A device that started out as a class project last fall is moving rapidly toward becoming a commercial product that could make the lives of millions of visually impaired people a bit easier.
One everyday problem for people who are blind or have very limited sight is distinguishing things that are completely identical to the sense of touch, such as different CDs and DVDs, or canned goods that are all the same size and shape. To cope with that difficulty, many people make Braille labels to attach to these items.
But the existing devices for doing this are either expensive and heavy — one costs about $650 and has limited portability — or light and inexpensive but very difficult for a blind person to operate, and limited in the number of characters they can imprint.
A team of MIT students in last fall's Product Engineering Processes (2.009) class searched for a better way. They came up with a prototype device that is small and easily portable, can produce the entire panoply of possible Braille characters (including commonly used two-character contractions), and can be relatively easily loaded and operated by touch. Although it is still under development, they hope the device, which they have named the 6dot Braille Labeler, can ultimately be produced for sale at around $200.
Some of the students continued to refine the product after the class ended, producing an improved version that won a $7,500 prize in the spring IDEAS competition (a joint project of the MIT Public Service Center and the Edgerton Center that recognizes innovations that benefit communities worldwide). Eight students from the mechanical engineering department, some who graduated in June and others who are still enrolled, joined by two others, are in the process of forming a company to continue development of the labeler. Over the summer they conducted field tests around the country with 25 potential users of the product, giving each about a half-hour to work with the device.
"Blind people really wanted to see this product on the market," says Karina Pikhart '09, who is CEO of the new company. "We worked really closely with blind people" in developing it, she says, because "you really can't develop a product without being in close touch with the people you're developing it for. They gave us a lot of good feedback." One of the comments they received was that the clear quality of the Braille produced by the device "felt like what really neat handwriting must look like," she says.

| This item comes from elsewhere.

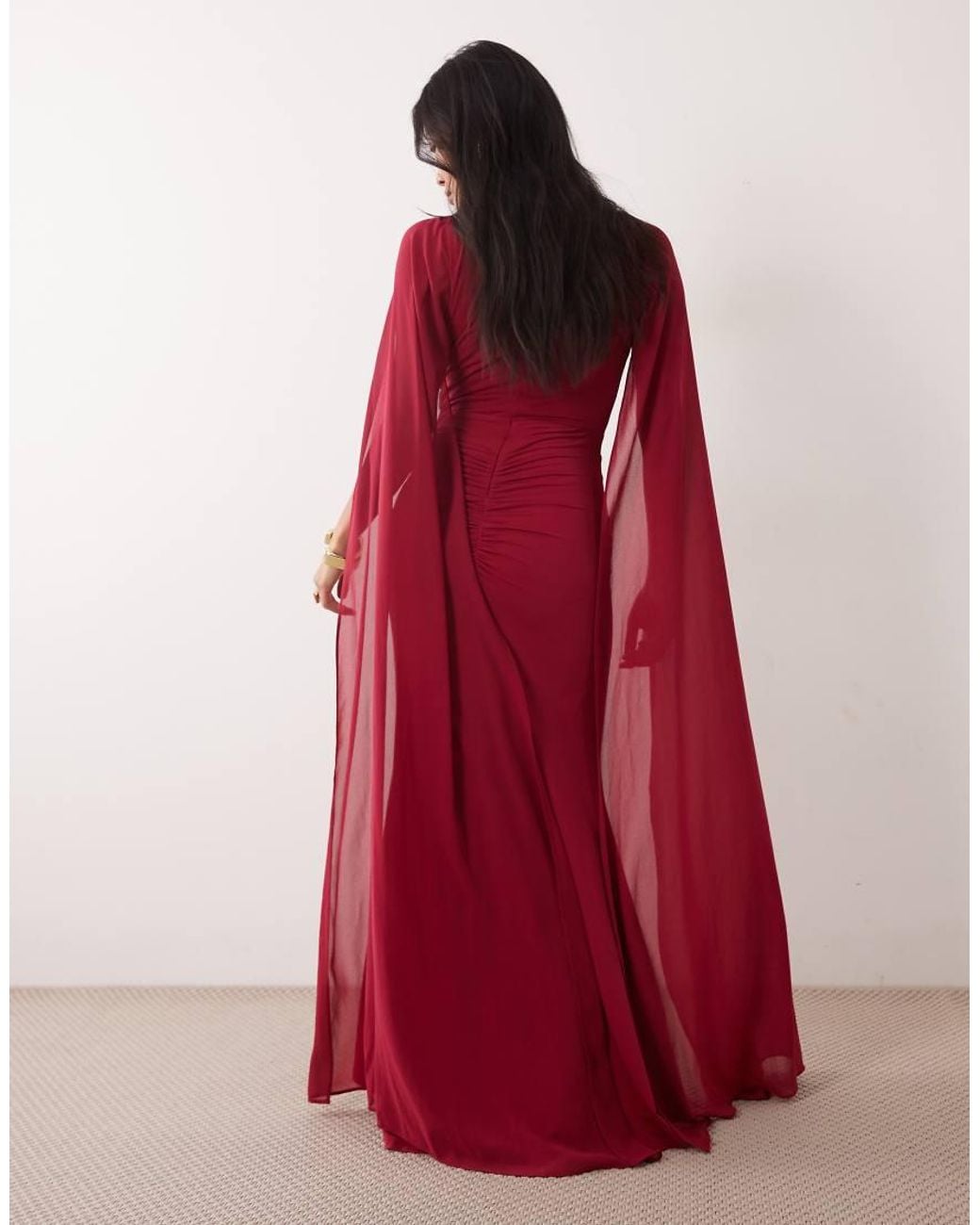 TFNC London Red Slinky Halter Neck Keyhole Detail Cape Sleeve Maxi Dress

The company doesn't plan to actually manufacture the device, but to license it to an existing company so that they can concentrate on research to continue refining and improving the system. They are currently negotiating with some manufacturers. They hope to have it on the market sometime next year.
"I'm very excited about it," says Kim Charlson, director of the Braille and Talking Book Library at Perkins School for the Blind in Watertown, Mass., who is blind herself and has tried a prototype of the product. "It's much quicker" than other systems, she says, and could be "much more affordable."
Steven Rothstein, president of the Perkins School, whose subsidiary Perkins Products makes the $650 Braille typewriter that can produce Braille pages as well as labels, said that he welcomes the competition. "We'll have to see what the final product will be, and its price," he said. But potentially the new product "meets a different need" than the Perkins Brailler, he says.
"I support more products that can help blind and visually impaired people lead more independent lives. This could be one of those," he notes, adding, "There is a lot more that needs to be done to bring it to market, but I think they've taken some great steps."
The battery-operated 6dot device uses standard Dymo label tape, and has a built-in microprocessor that can store up to 16 characters in case the user types faster than the device can emboss the tape. It has six buttons across the top — one for each of the six dots in that make up a Braille character — that can be operated by placing two hands on the unit's top, very much like touch-typing. The device makes sounds as it embosses each character, providing some auditory feedback to confirm that it's working.
When the label is finished, the user activates a built-in blade to cut the label off. Ultimately, the developers plan to add another blade that will score the end of the tape to make it easier to peel off the backing, but that has proved more difficult to achieve than they had anticipated.
They're also working on simplifying the system for loading and unloading a roll of tape to make that easier to do by touch. Right now, "it's a little more challenging than we'd like it to be," Pikhart says. They hope to make it as easy as loading and ejecting a VHS tape cartridge.
"The goal is to get it into the hands of as many people as possible," she says. "We're ... looking for a manufacturer who would take this on for the long haul. We want to keep improving it."